ABOUT THIS TASK. Every line holding the string "California" is to be copied from the entries below.
- Opening Delimiter -
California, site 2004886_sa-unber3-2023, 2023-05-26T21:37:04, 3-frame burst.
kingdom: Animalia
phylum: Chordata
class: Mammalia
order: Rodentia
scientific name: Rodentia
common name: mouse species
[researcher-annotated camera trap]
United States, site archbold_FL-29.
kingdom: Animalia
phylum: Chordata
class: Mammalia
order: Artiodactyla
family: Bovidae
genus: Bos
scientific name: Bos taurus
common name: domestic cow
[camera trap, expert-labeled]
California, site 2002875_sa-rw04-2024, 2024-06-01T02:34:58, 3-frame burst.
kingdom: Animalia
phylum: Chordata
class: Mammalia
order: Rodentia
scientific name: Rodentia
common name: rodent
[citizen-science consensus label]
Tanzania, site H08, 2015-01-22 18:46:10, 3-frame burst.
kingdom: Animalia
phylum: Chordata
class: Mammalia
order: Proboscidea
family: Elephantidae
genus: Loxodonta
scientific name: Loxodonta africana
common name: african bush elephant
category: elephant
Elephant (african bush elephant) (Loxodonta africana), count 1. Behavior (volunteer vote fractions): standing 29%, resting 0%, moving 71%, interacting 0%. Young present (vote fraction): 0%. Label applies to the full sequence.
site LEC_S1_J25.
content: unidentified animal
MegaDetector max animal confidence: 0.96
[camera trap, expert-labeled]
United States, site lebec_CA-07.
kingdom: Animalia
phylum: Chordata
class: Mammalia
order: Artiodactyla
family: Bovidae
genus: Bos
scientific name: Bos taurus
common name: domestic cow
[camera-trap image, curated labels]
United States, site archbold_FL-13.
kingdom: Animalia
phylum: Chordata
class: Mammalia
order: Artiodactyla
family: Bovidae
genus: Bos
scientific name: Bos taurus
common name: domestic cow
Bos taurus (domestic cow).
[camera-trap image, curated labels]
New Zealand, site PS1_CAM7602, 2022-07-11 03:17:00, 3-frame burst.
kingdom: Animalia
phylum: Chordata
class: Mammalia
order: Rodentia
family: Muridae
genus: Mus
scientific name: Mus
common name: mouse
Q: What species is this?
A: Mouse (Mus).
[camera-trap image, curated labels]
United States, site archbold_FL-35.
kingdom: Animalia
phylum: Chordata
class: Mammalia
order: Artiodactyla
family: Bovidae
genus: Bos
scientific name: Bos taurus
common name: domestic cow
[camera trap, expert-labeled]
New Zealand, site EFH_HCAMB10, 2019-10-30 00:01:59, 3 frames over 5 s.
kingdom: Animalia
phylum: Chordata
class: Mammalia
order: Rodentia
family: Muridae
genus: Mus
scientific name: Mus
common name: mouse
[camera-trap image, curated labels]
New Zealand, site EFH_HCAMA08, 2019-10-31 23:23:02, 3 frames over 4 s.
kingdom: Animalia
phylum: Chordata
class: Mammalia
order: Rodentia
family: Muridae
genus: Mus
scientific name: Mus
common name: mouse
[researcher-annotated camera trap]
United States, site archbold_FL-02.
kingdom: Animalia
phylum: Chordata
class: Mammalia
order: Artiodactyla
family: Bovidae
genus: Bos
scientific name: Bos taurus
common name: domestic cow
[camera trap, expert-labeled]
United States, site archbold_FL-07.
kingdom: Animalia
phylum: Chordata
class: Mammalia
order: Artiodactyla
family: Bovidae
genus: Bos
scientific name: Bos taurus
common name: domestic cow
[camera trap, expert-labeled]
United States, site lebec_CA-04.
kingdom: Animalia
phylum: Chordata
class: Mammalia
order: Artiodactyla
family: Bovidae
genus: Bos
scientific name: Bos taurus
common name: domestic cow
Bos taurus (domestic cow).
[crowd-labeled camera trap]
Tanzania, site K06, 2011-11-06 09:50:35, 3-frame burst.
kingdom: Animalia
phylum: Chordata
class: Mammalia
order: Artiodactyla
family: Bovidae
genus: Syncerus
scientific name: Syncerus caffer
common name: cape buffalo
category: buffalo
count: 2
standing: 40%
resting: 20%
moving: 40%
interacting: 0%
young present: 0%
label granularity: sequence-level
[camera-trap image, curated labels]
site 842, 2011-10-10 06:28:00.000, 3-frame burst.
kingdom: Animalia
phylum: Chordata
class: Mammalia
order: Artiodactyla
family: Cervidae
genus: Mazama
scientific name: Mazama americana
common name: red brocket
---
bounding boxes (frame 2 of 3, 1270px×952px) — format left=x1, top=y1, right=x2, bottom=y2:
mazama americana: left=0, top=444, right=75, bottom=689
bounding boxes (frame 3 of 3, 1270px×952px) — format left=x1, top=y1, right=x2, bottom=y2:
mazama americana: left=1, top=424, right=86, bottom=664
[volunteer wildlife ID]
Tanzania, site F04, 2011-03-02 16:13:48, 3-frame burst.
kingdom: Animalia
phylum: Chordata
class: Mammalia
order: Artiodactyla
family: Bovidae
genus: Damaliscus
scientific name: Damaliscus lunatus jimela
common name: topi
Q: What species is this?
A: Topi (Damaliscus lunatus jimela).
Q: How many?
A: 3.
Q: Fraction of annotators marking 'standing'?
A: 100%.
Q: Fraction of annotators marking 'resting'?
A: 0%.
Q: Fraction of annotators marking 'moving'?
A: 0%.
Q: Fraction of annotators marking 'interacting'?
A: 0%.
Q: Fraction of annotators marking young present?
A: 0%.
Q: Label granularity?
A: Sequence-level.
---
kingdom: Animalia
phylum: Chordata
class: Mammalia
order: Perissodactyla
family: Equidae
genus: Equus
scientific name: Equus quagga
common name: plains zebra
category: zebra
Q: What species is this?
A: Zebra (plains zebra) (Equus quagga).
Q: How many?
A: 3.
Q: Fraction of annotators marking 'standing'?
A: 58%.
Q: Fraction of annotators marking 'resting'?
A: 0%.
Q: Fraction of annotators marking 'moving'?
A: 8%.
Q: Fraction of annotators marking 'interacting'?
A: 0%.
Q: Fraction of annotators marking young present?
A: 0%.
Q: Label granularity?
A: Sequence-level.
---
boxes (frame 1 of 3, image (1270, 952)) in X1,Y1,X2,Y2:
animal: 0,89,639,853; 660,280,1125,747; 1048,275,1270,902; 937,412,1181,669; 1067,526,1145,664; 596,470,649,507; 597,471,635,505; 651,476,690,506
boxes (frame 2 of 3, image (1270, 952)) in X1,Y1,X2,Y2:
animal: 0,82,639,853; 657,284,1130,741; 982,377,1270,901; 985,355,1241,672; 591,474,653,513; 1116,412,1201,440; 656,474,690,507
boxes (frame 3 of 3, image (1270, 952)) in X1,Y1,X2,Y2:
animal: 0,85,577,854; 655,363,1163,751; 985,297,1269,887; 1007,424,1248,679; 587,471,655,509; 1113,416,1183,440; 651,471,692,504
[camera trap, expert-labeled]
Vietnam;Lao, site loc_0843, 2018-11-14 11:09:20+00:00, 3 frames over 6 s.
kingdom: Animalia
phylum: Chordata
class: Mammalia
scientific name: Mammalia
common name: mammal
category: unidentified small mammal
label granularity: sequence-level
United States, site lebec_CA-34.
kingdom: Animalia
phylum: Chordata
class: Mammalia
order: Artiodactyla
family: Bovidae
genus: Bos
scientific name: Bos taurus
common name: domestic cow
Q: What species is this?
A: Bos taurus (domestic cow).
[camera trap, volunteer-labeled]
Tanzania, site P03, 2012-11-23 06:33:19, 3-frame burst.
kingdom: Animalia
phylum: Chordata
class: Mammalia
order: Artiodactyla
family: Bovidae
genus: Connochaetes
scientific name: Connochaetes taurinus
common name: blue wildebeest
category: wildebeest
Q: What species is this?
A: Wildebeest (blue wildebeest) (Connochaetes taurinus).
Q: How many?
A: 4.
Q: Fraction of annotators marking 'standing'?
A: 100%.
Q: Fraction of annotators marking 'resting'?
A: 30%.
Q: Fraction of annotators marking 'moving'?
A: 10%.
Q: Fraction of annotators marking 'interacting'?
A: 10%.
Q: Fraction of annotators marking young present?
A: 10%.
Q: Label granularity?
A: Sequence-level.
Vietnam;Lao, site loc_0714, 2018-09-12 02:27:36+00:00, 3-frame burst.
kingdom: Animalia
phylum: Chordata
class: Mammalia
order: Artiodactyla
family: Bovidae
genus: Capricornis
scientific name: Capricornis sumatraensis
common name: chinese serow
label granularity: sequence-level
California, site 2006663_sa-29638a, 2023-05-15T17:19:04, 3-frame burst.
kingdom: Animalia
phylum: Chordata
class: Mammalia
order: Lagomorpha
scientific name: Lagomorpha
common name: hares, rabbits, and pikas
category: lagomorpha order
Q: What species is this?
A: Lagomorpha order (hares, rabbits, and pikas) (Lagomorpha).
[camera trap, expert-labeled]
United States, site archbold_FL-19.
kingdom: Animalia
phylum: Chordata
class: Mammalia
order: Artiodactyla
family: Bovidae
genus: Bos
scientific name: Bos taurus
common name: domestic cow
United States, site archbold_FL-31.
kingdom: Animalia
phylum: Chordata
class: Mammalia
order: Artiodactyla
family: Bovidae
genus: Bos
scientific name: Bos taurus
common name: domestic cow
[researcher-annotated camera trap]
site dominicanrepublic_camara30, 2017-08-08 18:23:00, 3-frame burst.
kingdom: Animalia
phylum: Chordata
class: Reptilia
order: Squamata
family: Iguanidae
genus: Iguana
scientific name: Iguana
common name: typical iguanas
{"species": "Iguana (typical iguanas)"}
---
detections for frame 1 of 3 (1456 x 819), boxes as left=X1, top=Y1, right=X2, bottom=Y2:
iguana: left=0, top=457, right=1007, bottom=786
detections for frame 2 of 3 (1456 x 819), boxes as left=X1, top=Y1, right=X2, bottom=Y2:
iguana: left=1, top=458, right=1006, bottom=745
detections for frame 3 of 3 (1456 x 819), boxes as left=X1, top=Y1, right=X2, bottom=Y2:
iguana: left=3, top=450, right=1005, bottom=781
- Closing Delimiter -
FINAL ANSWER.
California, site 2004886_sa-unber3-2023, 2023-05-26T21:37:04, 3-frame burst.
California, site 2002875_sa-rw04-2024, 2024-06-01T02:34:58, 3-frame burst.
California, site 2006663_sa-29638a, 2023-05-15T17:19:04, 3-frame burst.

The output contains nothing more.